Life Is Hard
That’s the name of the second cut on the new Bob Dylan album. I just listened to it. I downloaded the package after finding a link on a music blog.
I won’t say I was horrified, but I no longer had an urge to listen to the rest of the album.
When I was growing up, you saved your money for music. If you were a fan, you spent ALL your money on music. And you could afford very little. I’d go to Korvette’s in Trumbull, CT and visit the albums I planned to buy. Sometimes I never purchased them, new releases bumped old records from the queue.
But those records I did buy? I played the shit out of them. To the point where I know not only the music, but the skips and scratches. I expect to hear that skip in Jackson Browne’s "Rock Me On The Water" every time the track comes over the radio, or comes up in my iTunes library. You might have told me to replace my vinyl record, I’d have told you I COULDN’T AFFORD TO!
Not that I didn’t treat my vinyl well… But sometimes the records came defective. Shit, a couple of stores told me not to buy there anymore, after returning so much crap product. And I was known, because I bought so many records, unlike the casual listener who only bought an album a year.
But now it’s completely different, I can listen to every cut ever released, for free. On Spotify. In the U.S., we’ve also got Napster and Rhapsody, and a ton of streaming online. So the urge to HEAR something, it can be satisfied so easily.
Don’t you remember going to a friend’s house and seeing an album you never heard and having your eyes light up? Sliding it from the stack and insisting it be played immediately? That doesn’t happen anymore, there’s no urgency, you can hear everything, right away. Oftentimes before the rights holders even want you to.
Speaking of the rights holders, they want to jet us back to the old days. When we had a limited amount of money and could afford very little music. For the life of me, I don’t know how they’re going to achieve this. All their strategies haven’t worked so far. Are you going to shoot downloaders and make albums a $1000 apiece? Will they blow up hard drives if they’re copied?

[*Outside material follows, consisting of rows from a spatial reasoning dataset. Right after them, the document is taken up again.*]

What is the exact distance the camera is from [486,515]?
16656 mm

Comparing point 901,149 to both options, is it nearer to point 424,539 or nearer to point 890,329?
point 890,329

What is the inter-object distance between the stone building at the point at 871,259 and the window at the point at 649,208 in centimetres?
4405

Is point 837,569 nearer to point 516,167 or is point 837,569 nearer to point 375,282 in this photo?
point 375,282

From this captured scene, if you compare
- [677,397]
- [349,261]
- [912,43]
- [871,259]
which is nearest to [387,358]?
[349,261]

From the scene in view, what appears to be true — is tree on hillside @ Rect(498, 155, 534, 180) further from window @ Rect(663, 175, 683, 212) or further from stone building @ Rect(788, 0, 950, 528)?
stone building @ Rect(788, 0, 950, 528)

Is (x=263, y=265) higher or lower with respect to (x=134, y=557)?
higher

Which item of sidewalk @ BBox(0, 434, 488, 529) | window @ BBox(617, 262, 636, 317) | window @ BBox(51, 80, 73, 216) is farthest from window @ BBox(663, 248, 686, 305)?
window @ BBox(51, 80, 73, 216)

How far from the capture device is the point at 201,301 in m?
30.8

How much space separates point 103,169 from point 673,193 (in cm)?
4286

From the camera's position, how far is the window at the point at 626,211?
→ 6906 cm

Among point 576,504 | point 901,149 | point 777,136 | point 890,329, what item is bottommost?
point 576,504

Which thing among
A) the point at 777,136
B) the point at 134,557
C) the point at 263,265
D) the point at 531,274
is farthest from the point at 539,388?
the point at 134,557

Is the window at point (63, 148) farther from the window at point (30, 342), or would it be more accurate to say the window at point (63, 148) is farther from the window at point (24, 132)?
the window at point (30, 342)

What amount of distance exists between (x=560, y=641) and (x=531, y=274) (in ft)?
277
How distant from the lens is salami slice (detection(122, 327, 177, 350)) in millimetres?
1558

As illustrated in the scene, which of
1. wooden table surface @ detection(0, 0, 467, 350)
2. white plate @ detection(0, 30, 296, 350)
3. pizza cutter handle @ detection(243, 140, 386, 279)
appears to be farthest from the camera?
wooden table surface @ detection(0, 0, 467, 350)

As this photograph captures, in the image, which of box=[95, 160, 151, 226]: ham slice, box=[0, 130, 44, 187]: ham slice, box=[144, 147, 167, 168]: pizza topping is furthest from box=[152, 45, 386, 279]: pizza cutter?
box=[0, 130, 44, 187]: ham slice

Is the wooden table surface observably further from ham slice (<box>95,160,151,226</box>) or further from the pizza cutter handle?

No, we must face the new reality.
And new isn’t so special anymore. Good is special. Great is truly amazing, incredible, what we’re looking for. We don’t want to waste time with anything that doesn’t grab us. Don’t lament those who don’t want to give albums a chance, playing them nine or ten times, just ask yourself if you want to be forced to watch only what’s on CBS, NBC and ABC, enduring the commercials to boot. It’s incredibly painful, you’d scream to be released.
This is the mentality of the consumer today. He doesn’t care about your marketing plan, how the act looks, just whether the music impacts him, almost immediately. DON’T ARGUE WITH THIS!
If only Springsteen had put a track as good as "Born To Run" on his new LP.
If only U2 had included "I Will Follow" on their latest opus.
THEN, people would pay attention. Those tracks grabbed you immediately. You wanted to hear more. You bought the album. You played it BECAUSE YOU PAID FOR IT! Ergo, the album renaissance. A whole eco-system developed based on the album. That’s been obliterated.
You’ve got to make me want to check you out. That’s an incredibly hard thing to accomplish. You can’t bang me over the head, you can’t even tell me about your chart position. Did you see that great photo online today, about the Rick Ross signing
That’s a Top Ten album, and seemingly NO ONE CARES!
When I do check you out, you’ve got to grab me immediately. And keep me satiated to the point where I join your fan club, not literally, but to the point where I’m INTERESTED IN EVERYTHING YOU DO!
Crossing this threshold is almost impossible. This is what is flummoxing the major labels. People want the single and nothing more, they don’t believe anything more IS WORTH ANYTHING!
You’ve got to find people who want more. And the focus is on the wanting, not the people. Don’t cut shallow, a ton of people who want a little, but a few people who want A LOT! Who are WILLING to give your music a chance.
This is reality. Argue all you want, protest, but a musical act is more like Procter & Gamble than the Beatles these days. You’ve got to give it your best shot from the very beginning.